Gifted singer Barnett left his mark on Billings music scene

Barnett

David Barnett, seen here on a trip to San Francisco in 2014, was a widely known singer and conductor in Billings.

Friends and family gathered last week to celebrate the life of David Barnett, whose two great loves were music and the outdoors.

The former leader of the Billings Symphony Chorale died of a sudden heart attack on Thanksgiving, Nov. 26.

His friend and former colleague, Uri Barnea, the first full-time music director and conductor of the Billings Symphony, remembered Barnett as a skilled director who paid meticulous attention to enunciation, intonation and “shaping the phrase.”

“I also enjoyed him very much as a human being,” Barnea, who led the orchestra from 1984 to 2004, said. “He was a good friend and he had a very good temperament.”

Barnea took the lead role when the symphony and chorale joined together for performances, but one year he turned the baton over to Barnett in a performance of Handel’s Messiah.

Barnett’s wife of 49 years, Carolyn Barnett, said that experience “was unbelievably exciting for him. He always said that was the highlight of his career.”

Barnett was born in 1945 in Altoona, Penn., and his family moved to Leesburg, Fla., when he was 10. He met Carolyn, a native of Eustis, Fla., when they were both music students at Lake Sumter Junior College.

Carolyn said her husband played upright bass in a folk trio, the Fiesmen, in high school through his sophomore year of college. He and the other two musicians reunited many years later to record a few songs in St. Louis, then performed at their 50th high school reunion in 2013.

He earned bachelor’s and master’s degrees in music education from Florida State University, and he served in the Navy during the Vietnam War. He later taught high school music for four years in Fort Meyers, Fla., and earned another title—a doctor of music arts in choral conducting, from the University of Miami.

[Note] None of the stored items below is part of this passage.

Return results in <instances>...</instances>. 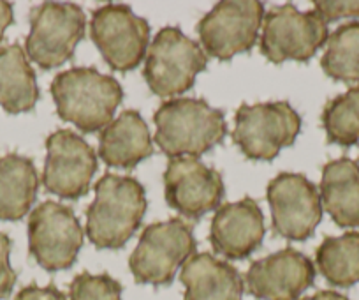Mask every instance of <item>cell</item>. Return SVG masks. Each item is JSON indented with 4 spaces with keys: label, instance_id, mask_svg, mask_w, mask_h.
I'll return each instance as SVG.
<instances>
[{
    "label": "cell",
    "instance_id": "23",
    "mask_svg": "<svg viewBox=\"0 0 359 300\" xmlns=\"http://www.w3.org/2000/svg\"><path fill=\"white\" fill-rule=\"evenodd\" d=\"M323 71L344 84H359V22L344 23L327 39Z\"/></svg>",
    "mask_w": 359,
    "mask_h": 300
},
{
    "label": "cell",
    "instance_id": "22",
    "mask_svg": "<svg viewBox=\"0 0 359 300\" xmlns=\"http://www.w3.org/2000/svg\"><path fill=\"white\" fill-rule=\"evenodd\" d=\"M317 267L330 285L348 288L359 282V233L326 237L316 254Z\"/></svg>",
    "mask_w": 359,
    "mask_h": 300
},
{
    "label": "cell",
    "instance_id": "10",
    "mask_svg": "<svg viewBox=\"0 0 359 300\" xmlns=\"http://www.w3.org/2000/svg\"><path fill=\"white\" fill-rule=\"evenodd\" d=\"M90 36L111 69L126 72L137 67L147 55L150 25L129 6L108 4L92 15Z\"/></svg>",
    "mask_w": 359,
    "mask_h": 300
},
{
    "label": "cell",
    "instance_id": "17",
    "mask_svg": "<svg viewBox=\"0 0 359 300\" xmlns=\"http://www.w3.org/2000/svg\"><path fill=\"white\" fill-rule=\"evenodd\" d=\"M185 286V300H241L243 278L227 261L210 253L189 258L180 272Z\"/></svg>",
    "mask_w": 359,
    "mask_h": 300
},
{
    "label": "cell",
    "instance_id": "24",
    "mask_svg": "<svg viewBox=\"0 0 359 300\" xmlns=\"http://www.w3.org/2000/svg\"><path fill=\"white\" fill-rule=\"evenodd\" d=\"M323 127L330 143L352 147L359 141V87L331 99L323 112Z\"/></svg>",
    "mask_w": 359,
    "mask_h": 300
},
{
    "label": "cell",
    "instance_id": "3",
    "mask_svg": "<svg viewBox=\"0 0 359 300\" xmlns=\"http://www.w3.org/2000/svg\"><path fill=\"white\" fill-rule=\"evenodd\" d=\"M51 96L62 120L71 122L81 133H95L113 122L123 91L115 78L94 67H72L57 74Z\"/></svg>",
    "mask_w": 359,
    "mask_h": 300
},
{
    "label": "cell",
    "instance_id": "6",
    "mask_svg": "<svg viewBox=\"0 0 359 300\" xmlns=\"http://www.w3.org/2000/svg\"><path fill=\"white\" fill-rule=\"evenodd\" d=\"M302 129L298 112L287 101L241 105L234 117L233 141L254 161H273L291 147Z\"/></svg>",
    "mask_w": 359,
    "mask_h": 300
},
{
    "label": "cell",
    "instance_id": "30",
    "mask_svg": "<svg viewBox=\"0 0 359 300\" xmlns=\"http://www.w3.org/2000/svg\"><path fill=\"white\" fill-rule=\"evenodd\" d=\"M303 300H348V299L345 295H341V293H338V292L324 289V292L316 293V295H312V296H306V299H303Z\"/></svg>",
    "mask_w": 359,
    "mask_h": 300
},
{
    "label": "cell",
    "instance_id": "13",
    "mask_svg": "<svg viewBox=\"0 0 359 300\" xmlns=\"http://www.w3.org/2000/svg\"><path fill=\"white\" fill-rule=\"evenodd\" d=\"M273 232L291 240H306L323 219V202L305 175L280 174L268 184Z\"/></svg>",
    "mask_w": 359,
    "mask_h": 300
},
{
    "label": "cell",
    "instance_id": "14",
    "mask_svg": "<svg viewBox=\"0 0 359 300\" xmlns=\"http://www.w3.org/2000/svg\"><path fill=\"white\" fill-rule=\"evenodd\" d=\"M164 196L171 209L192 221L219 209L224 182L217 170L196 157H172L164 174Z\"/></svg>",
    "mask_w": 359,
    "mask_h": 300
},
{
    "label": "cell",
    "instance_id": "20",
    "mask_svg": "<svg viewBox=\"0 0 359 300\" xmlns=\"http://www.w3.org/2000/svg\"><path fill=\"white\" fill-rule=\"evenodd\" d=\"M39 99L36 72L18 44L0 46V106L8 113L34 110Z\"/></svg>",
    "mask_w": 359,
    "mask_h": 300
},
{
    "label": "cell",
    "instance_id": "2",
    "mask_svg": "<svg viewBox=\"0 0 359 300\" xmlns=\"http://www.w3.org/2000/svg\"><path fill=\"white\" fill-rule=\"evenodd\" d=\"M155 143L172 157H201L222 143L227 124L220 110L212 108L205 99L178 98L161 105L155 112Z\"/></svg>",
    "mask_w": 359,
    "mask_h": 300
},
{
    "label": "cell",
    "instance_id": "15",
    "mask_svg": "<svg viewBox=\"0 0 359 300\" xmlns=\"http://www.w3.org/2000/svg\"><path fill=\"white\" fill-rule=\"evenodd\" d=\"M313 279L310 258L291 247L254 261L245 275L248 292L259 300H298Z\"/></svg>",
    "mask_w": 359,
    "mask_h": 300
},
{
    "label": "cell",
    "instance_id": "27",
    "mask_svg": "<svg viewBox=\"0 0 359 300\" xmlns=\"http://www.w3.org/2000/svg\"><path fill=\"white\" fill-rule=\"evenodd\" d=\"M11 246V239L6 233L0 232V300L8 299L11 295L16 282V272L13 270L11 263H9Z\"/></svg>",
    "mask_w": 359,
    "mask_h": 300
},
{
    "label": "cell",
    "instance_id": "16",
    "mask_svg": "<svg viewBox=\"0 0 359 300\" xmlns=\"http://www.w3.org/2000/svg\"><path fill=\"white\" fill-rule=\"evenodd\" d=\"M264 235L262 210L255 200L243 198L217 209L210 242L215 253L227 260H245L261 246Z\"/></svg>",
    "mask_w": 359,
    "mask_h": 300
},
{
    "label": "cell",
    "instance_id": "21",
    "mask_svg": "<svg viewBox=\"0 0 359 300\" xmlns=\"http://www.w3.org/2000/svg\"><path fill=\"white\" fill-rule=\"evenodd\" d=\"M39 188L32 159L8 154L0 159V221H18L29 214Z\"/></svg>",
    "mask_w": 359,
    "mask_h": 300
},
{
    "label": "cell",
    "instance_id": "26",
    "mask_svg": "<svg viewBox=\"0 0 359 300\" xmlns=\"http://www.w3.org/2000/svg\"><path fill=\"white\" fill-rule=\"evenodd\" d=\"M313 6L317 15L326 23L341 18H359V0H320Z\"/></svg>",
    "mask_w": 359,
    "mask_h": 300
},
{
    "label": "cell",
    "instance_id": "25",
    "mask_svg": "<svg viewBox=\"0 0 359 300\" xmlns=\"http://www.w3.org/2000/svg\"><path fill=\"white\" fill-rule=\"evenodd\" d=\"M69 300H122V285L108 274L81 272L69 286Z\"/></svg>",
    "mask_w": 359,
    "mask_h": 300
},
{
    "label": "cell",
    "instance_id": "9",
    "mask_svg": "<svg viewBox=\"0 0 359 300\" xmlns=\"http://www.w3.org/2000/svg\"><path fill=\"white\" fill-rule=\"evenodd\" d=\"M83 228L71 207L44 202L29 219V247L37 263L50 272L72 267L83 246Z\"/></svg>",
    "mask_w": 359,
    "mask_h": 300
},
{
    "label": "cell",
    "instance_id": "4",
    "mask_svg": "<svg viewBox=\"0 0 359 300\" xmlns=\"http://www.w3.org/2000/svg\"><path fill=\"white\" fill-rule=\"evenodd\" d=\"M206 53L178 27H165L151 41L144 62V80L161 98L185 94L206 69Z\"/></svg>",
    "mask_w": 359,
    "mask_h": 300
},
{
    "label": "cell",
    "instance_id": "5",
    "mask_svg": "<svg viewBox=\"0 0 359 300\" xmlns=\"http://www.w3.org/2000/svg\"><path fill=\"white\" fill-rule=\"evenodd\" d=\"M196 253L191 224L180 217L150 224L130 254L129 267L140 285H171L180 265Z\"/></svg>",
    "mask_w": 359,
    "mask_h": 300
},
{
    "label": "cell",
    "instance_id": "12",
    "mask_svg": "<svg viewBox=\"0 0 359 300\" xmlns=\"http://www.w3.org/2000/svg\"><path fill=\"white\" fill-rule=\"evenodd\" d=\"M43 184L48 193L64 200H78L88 193L97 171L95 150L69 129L55 131L46 140Z\"/></svg>",
    "mask_w": 359,
    "mask_h": 300
},
{
    "label": "cell",
    "instance_id": "19",
    "mask_svg": "<svg viewBox=\"0 0 359 300\" xmlns=\"http://www.w3.org/2000/svg\"><path fill=\"white\" fill-rule=\"evenodd\" d=\"M320 202L338 226H359V164L355 161L340 157L324 164Z\"/></svg>",
    "mask_w": 359,
    "mask_h": 300
},
{
    "label": "cell",
    "instance_id": "28",
    "mask_svg": "<svg viewBox=\"0 0 359 300\" xmlns=\"http://www.w3.org/2000/svg\"><path fill=\"white\" fill-rule=\"evenodd\" d=\"M15 300H67V296L55 286H25Z\"/></svg>",
    "mask_w": 359,
    "mask_h": 300
},
{
    "label": "cell",
    "instance_id": "7",
    "mask_svg": "<svg viewBox=\"0 0 359 300\" xmlns=\"http://www.w3.org/2000/svg\"><path fill=\"white\" fill-rule=\"evenodd\" d=\"M327 39V23L316 11L302 13L296 6L285 4L266 13L261 51L273 64L306 62Z\"/></svg>",
    "mask_w": 359,
    "mask_h": 300
},
{
    "label": "cell",
    "instance_id": "29",
    "mask_svg": "<svg viewBox=\"0 0 359 300\" xmlns=\"http://www.w3.org/2000/svg\"><path fill=\"white\" fill-rule=\"evenodd\" d=\"M15 16H13V6L9 2L0 0V41L4 39V34L8 27L11 25Z\"/></svg>",
    "mask_w": 359,
    "mask_h": 300
},
{
    "label": "cell",
    "instance_id": "18",
    "mask_svg": "<svg viewBox=\"0 0 359 300\" xmlns=\"http://www.w3.org/2000/svg\"><path fill=\"white\" fill-rule=\"evenodd\" d=\"M154 154L150 131L143 117L134 110H126L118 119L101 131L99 156L106 164L133 170Z\"/></svg>",
    "mask_w": 359,
    "mask_h": 300
},
{
    "label": "cell",
    "instance_id": "8",
    "mask_svg": "<svg viewBox=\"0 0 359 300\" xmlns=\"http://www.w3.org/2000/svg\"><path fill=\"white\" fill-rule=\"evenodd\" d=\"M85 13L79 6L44 2L30 11L27 55L43 69H53L71 60L85 36Z\"/></svg>",
    "mask_w": 359,
    "mask_h": 300
},
{
    "label": "cell",
    "instance_id": "1",
    "mask_svg": "<svg viewBox=\"0 0 359 300\" xmlns=\"http://www.w3.org/2000/svg\"><path fill=\"white\" fill-rule=\"evenodd\" d=\"M147 212L144 188L133 177L106 174L86 210V235L99 249H120L137 232Z\"/></svg>",
    "mask_w": 359,
    "mask_h": 300
},
{
    "label": "cell",
    "instance_id": "11",
    "mask_svg": "<svg viewBox=\"0 0 359 300\" xmlns=\"http://www.w3.org/2000/svg\"><path fill=\"white\" fill-rule=\"evenodd\" d=\"M264 18V6L257 0H224L199 22L203 50L219 60L252 50Z\"/></svg>",
    "mask_w": 359,
    "mask_h": 300
}]
</instances>
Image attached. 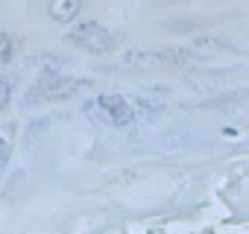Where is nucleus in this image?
Here are the masks:
<instances>
[{
  "mask_svg": "<svg viewBox=\"0 0 249 234\" xmlns=\"http://www.w3.org/2000/svg\"><path fill=\"white\" fill-rule=\"evenodd\" d=\"M94 108L103 111V120L111 126H129L135 120V105L123 94H100Z\"/></svg>",
  "mask_w": 249,
  "mask_h": 234,
  "instance_id": "7ed1b4c3",
  "label": "nucleus"
},
{
  "mask_svg": "<svg viewBox=\"0 0 249 234\" xmlns=\"http://www.w3.org/2000/svg\"><path fill=\"white\" fill-rule=\"evenodd\" d=\"M12 100V79L9 76H0V111H3Z\"/></svg>",
  "mask_w": 249,
  "mask_h": 234,
  "instance_id": "423d86ee",
  "label": "nucleus"
},
{
  "mask_svg": "<svg viewBox=\"0 0 249 234\" xmlns=\"http://www.w3.org/2000/svg\"><path fill=\"white\" fill-rule=\"evenodd\" d=\"M82 12V0H50V18L56 24H71Z\"/></svg>",
  "mask_w": 249,
  "mask_h": 234,
  "instance_id": "20e7f679",
  "label": "nucleus"
},
{
  "mask_svg": "<svg viewBox=\"0 0 249 234\" xmlns=\"http://www.w3.org/2000/svg\"><path fill=\"white\" fill-rule=\"evenodd\" d=\"M12 56H15V44H12V38H9L6 33H0V65H9Z\"/></svg>",
  "mask_w": 249,
  "mask_h": 234,
  "instance_id": "39448f33",
  "label": "nucleus"
},
{
  "mask_svg": "<svg viewBox=\"0 0 249 234\" xmlns=\"http://www.w3.org/2000/svg\"><path fill=\"white\" fill-rule=\"evenodd\" d=\"M9 155H12V144H9L6 135H0V167L9 164Z\"/></svg>",
  "mask_w": 249,
  "mask_h": 234,
  "instance_id": "0eeeda50",
  "label": "nucleus"
},
{
  "mask_svg": "<svg viewBox=\"0 0 249 234\" xmlns=\"http://www.w3.org/2000/svg\"><path fill=\"white\" fill-rule=\"evenodd\" d=\"M85 82L79 79H71V76H62L59 70H47L44 76H38V82L30 88V94L24 97L27 105H36V102H50V100H68L73 97L76 91H82Z\"/></svg>",
  "mask_w": 249,
  "mask_h": 234,
  "instance_id": "f257e3e1",
  "label": "nucleus"
},
{
  "mask_svg": "<svg viewBox=\"0 0 249 234\" xmlns=\"http://www.w3.org/2000/svg\"><path fill=\"white\" fill-rule=\"evenodd\" d=\"M68 41H71L73 47L85 50V53H94V56H106V53L114 50V35H111L103 24H97V21H85V24H79L76 30H71Z\"/></svg>",
  "mask_w": 249,
  "mask_h": 234,
  "instance_id": "f03ea898",
  "label": "nucleus"
}]
</instances>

He spent 13 years teaching at North Georgia College, an hour north of Atlanta, and he was a chorus member and soloist with the Atlanta Symphony Orchestra. During that time he directed the Gwinnett Chorale Guild, including memorable performances at Carnegie Hall and St. Petersburg, Russia.

Over the years, David and Carolyn would load up their canvas tent and go camping in the West, Northwest and Southwest, which was how they first saw Montana.

“We always said that if we got the chance (to move out West), we’d jump at it,” Carolyn said. That chance came in 1996, when David was offered a teaching job at Eastern Montana College, now MSU Billings. Before he started teaching, Carolyn said, he auditioned for and get the job of leading the symphony chorale. Barnea said Barnett “had a great expertise in voice and voice development,” and it was always a joy to collaborate with him.

Aiden

Barnett shows a guitar chord to his grandson Aiden Martin at his home in Billings in 2011.

Barnett had done some barbershop singing in Georgia, but he became even more involved in Billings when he joined the Big Sky Barbershop Chorus, led by his friend, the late Paul Halpin. The other three members of a barbershop quartet Barnett sang with performed at the memorial gathering for Barnett on Dec. 5.

In addition to music, Barnett loved hunting and fishing.

“I loved being out with him hunting,” Carolyn said. “For a lot of years, I was just the spotter and the leg holder for the gutting.” But this year, she finally got a license of her own and shot her first deer just weeks before David died.

“But our favorite thing to do was fish. He loved to fish,” Carolyn said. Their usual destination was the Tongue River Reservoir, but in the summer of 2014 he fulfilled a lifelong wish and made a fishing trip to Alaska.

He retired from MSU-B and later from the chorale, which he left after the 2005-06 season. In addition to Carolyn, David is survived by his sister Barbara (Jim) Brown, son David, daughter Janet, her husband Jesse and their children Allison and Aiden.